Still, it’s a good movie for what it is. Entertaining, gory, creative, funny, well shot, decently acted. Worth a watch.


You Only Live Twice (1967) – 4/5


An entertaining, but relatively predictable and often hilariously sexist Bond film full of explosions and half-naked women and deformed guys sensually stroking fluffy cats. It’s a ridiculous movie, no doubt, with a silly plot that barely makes sense, but whatever; it’s fun and exciting, though it does go on a bit longer than it should. And I really don’t see what the big deal with Sean Connery is. He’s a decent actor, but he’s old and not very attractive; he simply isn’t very believable as the charming, large than life super spy that the character of James Bond is supposed to be. But maybe he just wasn’t in his element here.

The plot is okay, kind of silly, like I said before.

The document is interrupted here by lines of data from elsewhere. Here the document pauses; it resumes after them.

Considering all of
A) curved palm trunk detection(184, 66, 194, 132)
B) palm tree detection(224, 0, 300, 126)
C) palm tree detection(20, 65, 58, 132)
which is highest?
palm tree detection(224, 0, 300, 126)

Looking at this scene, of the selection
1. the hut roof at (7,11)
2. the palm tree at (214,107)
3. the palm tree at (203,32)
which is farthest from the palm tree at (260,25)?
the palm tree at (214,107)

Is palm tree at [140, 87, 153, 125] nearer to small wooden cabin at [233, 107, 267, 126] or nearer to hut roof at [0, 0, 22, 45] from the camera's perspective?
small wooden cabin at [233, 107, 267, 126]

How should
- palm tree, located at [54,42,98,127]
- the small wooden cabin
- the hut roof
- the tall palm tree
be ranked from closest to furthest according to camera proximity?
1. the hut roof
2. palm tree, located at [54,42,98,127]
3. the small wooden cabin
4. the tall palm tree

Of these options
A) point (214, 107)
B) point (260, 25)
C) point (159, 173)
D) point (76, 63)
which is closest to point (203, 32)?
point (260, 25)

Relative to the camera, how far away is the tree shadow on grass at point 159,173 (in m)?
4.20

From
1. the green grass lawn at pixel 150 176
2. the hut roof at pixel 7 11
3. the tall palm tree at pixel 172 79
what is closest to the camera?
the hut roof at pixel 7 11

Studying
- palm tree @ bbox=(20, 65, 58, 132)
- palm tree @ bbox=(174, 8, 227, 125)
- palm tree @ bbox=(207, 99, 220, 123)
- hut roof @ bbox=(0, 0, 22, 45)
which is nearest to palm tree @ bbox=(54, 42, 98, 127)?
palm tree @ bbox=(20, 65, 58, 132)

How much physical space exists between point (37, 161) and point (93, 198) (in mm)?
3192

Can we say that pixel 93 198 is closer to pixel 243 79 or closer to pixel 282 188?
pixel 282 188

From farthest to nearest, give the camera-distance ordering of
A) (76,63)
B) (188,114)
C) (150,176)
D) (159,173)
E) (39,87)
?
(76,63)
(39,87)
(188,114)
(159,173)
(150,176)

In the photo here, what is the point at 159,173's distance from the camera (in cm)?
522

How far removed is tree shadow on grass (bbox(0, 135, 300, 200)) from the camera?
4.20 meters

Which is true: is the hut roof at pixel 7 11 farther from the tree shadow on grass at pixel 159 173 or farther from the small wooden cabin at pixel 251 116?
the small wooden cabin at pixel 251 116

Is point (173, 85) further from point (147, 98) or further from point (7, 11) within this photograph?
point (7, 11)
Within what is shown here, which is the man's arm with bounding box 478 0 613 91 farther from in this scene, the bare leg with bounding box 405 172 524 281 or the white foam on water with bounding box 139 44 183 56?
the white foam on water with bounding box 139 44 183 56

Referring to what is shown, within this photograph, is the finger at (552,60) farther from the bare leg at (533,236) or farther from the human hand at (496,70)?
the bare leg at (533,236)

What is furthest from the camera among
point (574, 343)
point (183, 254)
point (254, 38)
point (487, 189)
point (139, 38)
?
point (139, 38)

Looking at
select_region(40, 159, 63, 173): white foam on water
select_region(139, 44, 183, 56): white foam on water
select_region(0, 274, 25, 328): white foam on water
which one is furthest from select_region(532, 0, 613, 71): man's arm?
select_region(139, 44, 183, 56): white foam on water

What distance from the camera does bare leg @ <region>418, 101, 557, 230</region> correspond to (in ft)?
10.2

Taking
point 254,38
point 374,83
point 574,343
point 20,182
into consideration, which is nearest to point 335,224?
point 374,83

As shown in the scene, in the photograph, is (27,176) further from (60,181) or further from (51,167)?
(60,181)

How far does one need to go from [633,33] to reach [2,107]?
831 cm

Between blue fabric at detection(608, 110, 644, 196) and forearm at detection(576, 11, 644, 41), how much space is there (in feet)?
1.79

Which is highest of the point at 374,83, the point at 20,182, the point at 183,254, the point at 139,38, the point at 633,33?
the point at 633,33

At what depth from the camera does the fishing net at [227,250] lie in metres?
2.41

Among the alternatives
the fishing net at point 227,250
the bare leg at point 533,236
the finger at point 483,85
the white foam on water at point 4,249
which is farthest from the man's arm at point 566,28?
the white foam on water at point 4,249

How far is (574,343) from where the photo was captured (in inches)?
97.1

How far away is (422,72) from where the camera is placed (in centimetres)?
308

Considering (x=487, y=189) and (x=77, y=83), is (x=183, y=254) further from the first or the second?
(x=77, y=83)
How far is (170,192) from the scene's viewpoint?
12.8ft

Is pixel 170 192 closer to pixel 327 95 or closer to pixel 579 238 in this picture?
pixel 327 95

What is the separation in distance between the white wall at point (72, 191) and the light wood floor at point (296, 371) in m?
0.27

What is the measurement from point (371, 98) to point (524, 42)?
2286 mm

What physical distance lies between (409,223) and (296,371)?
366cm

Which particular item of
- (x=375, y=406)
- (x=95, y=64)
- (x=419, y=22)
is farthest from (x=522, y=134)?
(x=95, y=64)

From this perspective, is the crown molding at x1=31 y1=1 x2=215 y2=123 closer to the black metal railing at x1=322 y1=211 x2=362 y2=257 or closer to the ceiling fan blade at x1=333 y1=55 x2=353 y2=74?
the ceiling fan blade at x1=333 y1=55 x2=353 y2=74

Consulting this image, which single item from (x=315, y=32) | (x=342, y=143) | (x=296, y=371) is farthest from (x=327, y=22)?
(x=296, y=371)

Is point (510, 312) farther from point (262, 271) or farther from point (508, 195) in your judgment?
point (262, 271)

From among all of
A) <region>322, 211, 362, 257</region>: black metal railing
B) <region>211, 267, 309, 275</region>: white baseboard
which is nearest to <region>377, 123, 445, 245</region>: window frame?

The idea of moving the action to Japan was a nice touch: the country is beautiful and the culture seems to really rub off on the film, to an almost racist extent at times, especially during the scenes where **SPOILERS** Bond has surgery to look more “Asian,” complete with straight Asian hair being attached to his head. **END SPOILERS** Ugh. And the sexism here, god. Women serve only two purposes in this film: to look good in skimpy clothing, and to have sex with/be romantically attracted to Connery. I understand that women never really have much else to do in these types of films, but this movie doesn’t even try to hide that fact. Definitely a product of its time.

Overall, I liked the film. Sure, it’s outdated and silly, and occasionally offensive to just about everyone that isn’t white and male, but it has a few decent moments, and some iconic scenes/characters that have been stolen by a number of other films/shows over the years. The film is typical Bond: predictable plot, cool action, evil villains, attractive women, etc etc. And it’s funny at times, sometimes intentionally, sometimes otherwise. Not great, but good.